#### Records provided
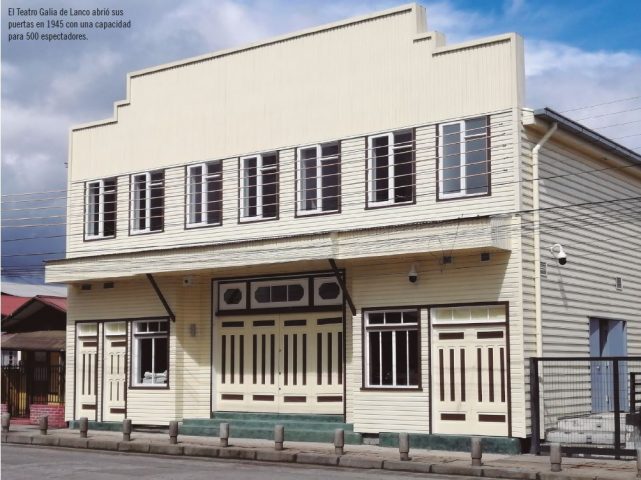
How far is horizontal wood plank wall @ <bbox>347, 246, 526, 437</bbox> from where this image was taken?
* * *
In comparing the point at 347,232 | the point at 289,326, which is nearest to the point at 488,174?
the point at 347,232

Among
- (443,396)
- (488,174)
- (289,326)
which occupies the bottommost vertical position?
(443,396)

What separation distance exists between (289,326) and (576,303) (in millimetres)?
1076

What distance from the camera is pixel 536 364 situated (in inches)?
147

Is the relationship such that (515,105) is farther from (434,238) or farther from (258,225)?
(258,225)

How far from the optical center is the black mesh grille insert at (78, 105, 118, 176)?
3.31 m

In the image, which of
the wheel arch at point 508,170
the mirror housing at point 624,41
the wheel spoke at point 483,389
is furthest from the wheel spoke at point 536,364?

#### Requirement
Convert the material from the line containing "How far from" through the line containing "is furthest from" into a numbered list, omitting any blank lines.

#### Response below
1. How far from the optical center is the black mesh grille insert at (78, 105, 118, 176)?
2. 3.31 m
3. In the image, which of
4. the wheel arch at point 508,170
5. the mirror housing at point 624,41
6. the wheel spoke at point 483,389
7. is furthest from the wheel spoke at point 536,364?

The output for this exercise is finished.